‘Tweets must keep flowing,’ says Twitter amid standoff with India

Twitter hits a provocative note in its Wrestle with India on the restriction of accounts in the country. On Monday, the company released its first official response since the Indian government asked it to reblock more than 250 accounts it had restored in defiance of an order from the IT ministry. Among the blocked accounts were Caravan, a news magazine, and people who had criticized Prime Minister Narendra Modi.

“We firmly believe that the open and free exchange of information has a positive global impact and that Tweets should continue to flow,” the company said in a statement shared with BuzzFeed News.

The Twitter statement comes amid a standoff with India’s increasingly authoritarian government as millions of farmers protest farm reforms, shaking the nation.

Monday, Indian press reports said the government had asked the company to block nearly 1,200 additional accounts it said tweeted about the protests and were run from Pakistan. A report in The Times of India, an anonymous government official also said India was angry with Twitter CEO Jack Dorsey for liking the tweets supporting the protests. A Twitter spokesperson declined to comment.

On January 31, India’s IT ministry ordered Twitter to prevent more than 250 accounts belonging to activists, political commentators and the Caravan to be consulted inside the country. Twitter initially complied but changed course six hours later. In response, the Indian government ordered the site again blocked accounts and threatened Twitter officials in India with legal action for breaching the order, including a fine and up to seven years in prison.

But a week later, the accounts are still open, exposing the company’s staff in India to retaliation from the government.

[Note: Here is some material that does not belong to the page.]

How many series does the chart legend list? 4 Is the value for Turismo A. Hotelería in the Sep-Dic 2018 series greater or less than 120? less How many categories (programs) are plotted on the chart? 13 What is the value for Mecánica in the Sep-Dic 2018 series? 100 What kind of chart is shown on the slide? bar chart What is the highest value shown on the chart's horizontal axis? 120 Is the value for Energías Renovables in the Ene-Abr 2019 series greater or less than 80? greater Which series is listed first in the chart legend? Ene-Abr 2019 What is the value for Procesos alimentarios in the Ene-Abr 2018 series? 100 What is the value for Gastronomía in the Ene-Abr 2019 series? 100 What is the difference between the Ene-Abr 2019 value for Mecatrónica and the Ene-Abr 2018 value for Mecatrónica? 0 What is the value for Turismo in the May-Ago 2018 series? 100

“The safety of our employees is a top priority for us on Twitter,” the company statement read. “We continue to work with the Indian government in a position of respect and have contacted the Honorable Minister of the Department of Electronics and Information Technology for official dialogue.”

Twitter’s actions put him at the center of a free speech debate in a country that experiences a continued crackdown on dissent amid protests by millions of farmers opposing farm reforms they say will hurt their lives. income. For Twitter, blocking accounts again would mean allowing this crackdown, but not restricting them risks legal consequences.

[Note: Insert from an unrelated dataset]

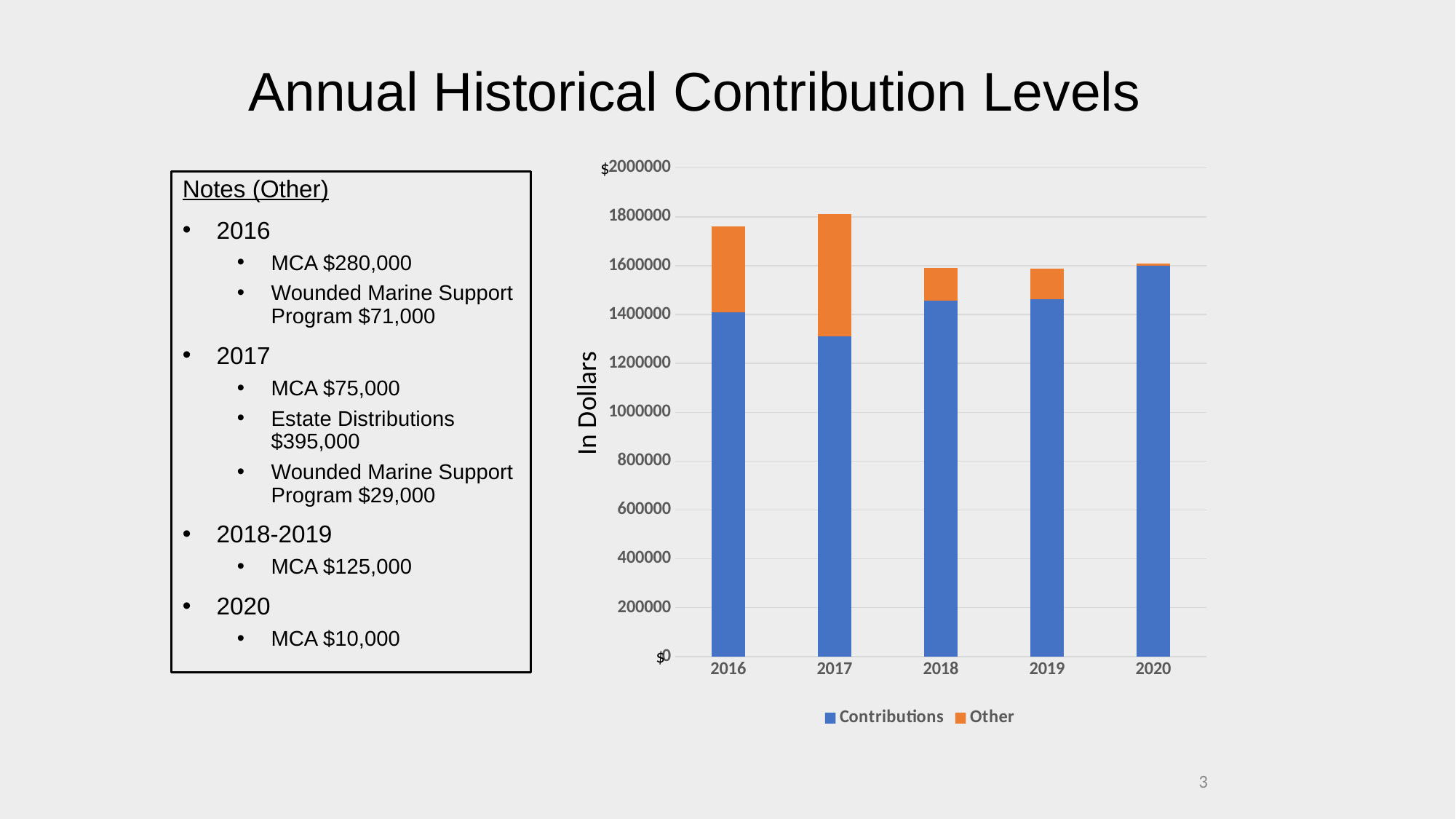
Which year has the smallest Other value? 2020 What is the title of the vertical axis of the chart? In Dollars Which year has the highest total bar (Contributions plus Other)? 2017 Which year has the lowest Contributions value? 2017 How many years are shown on the x axis of the chart? 5 Which year has the largest Other value? 2017 Is the Contributions value for 2019 greater or less than 1400000? greater Is the Contributions value for 2017 greater or less than 1400000? less How many series does the chart legend list? 2 What kind of chart is shown on the slide? Stacked bar chart Which year has the highest Contributions value? 2020 Which is larger, the Other value for 2016 or the Other value for 2018? 2016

“We are reviewing every report we receive from the government as quickly as possible and taking appropriate action on those reports while ensuring that we uphold our core values ​​and our commitment to protect the public conversation,” Twitter said. “An update is shared through our established communication channels with the government.”

Despite the polite language, some people, including former Twitter employees saw a double meaning in this statement. During the Arab Spring in 2011, company co-founder Biz Stone and former general counsel Alexander Macgillivray wrote an article clarifying the company’s position on free speech. It was titled: “The tweets must circulate.”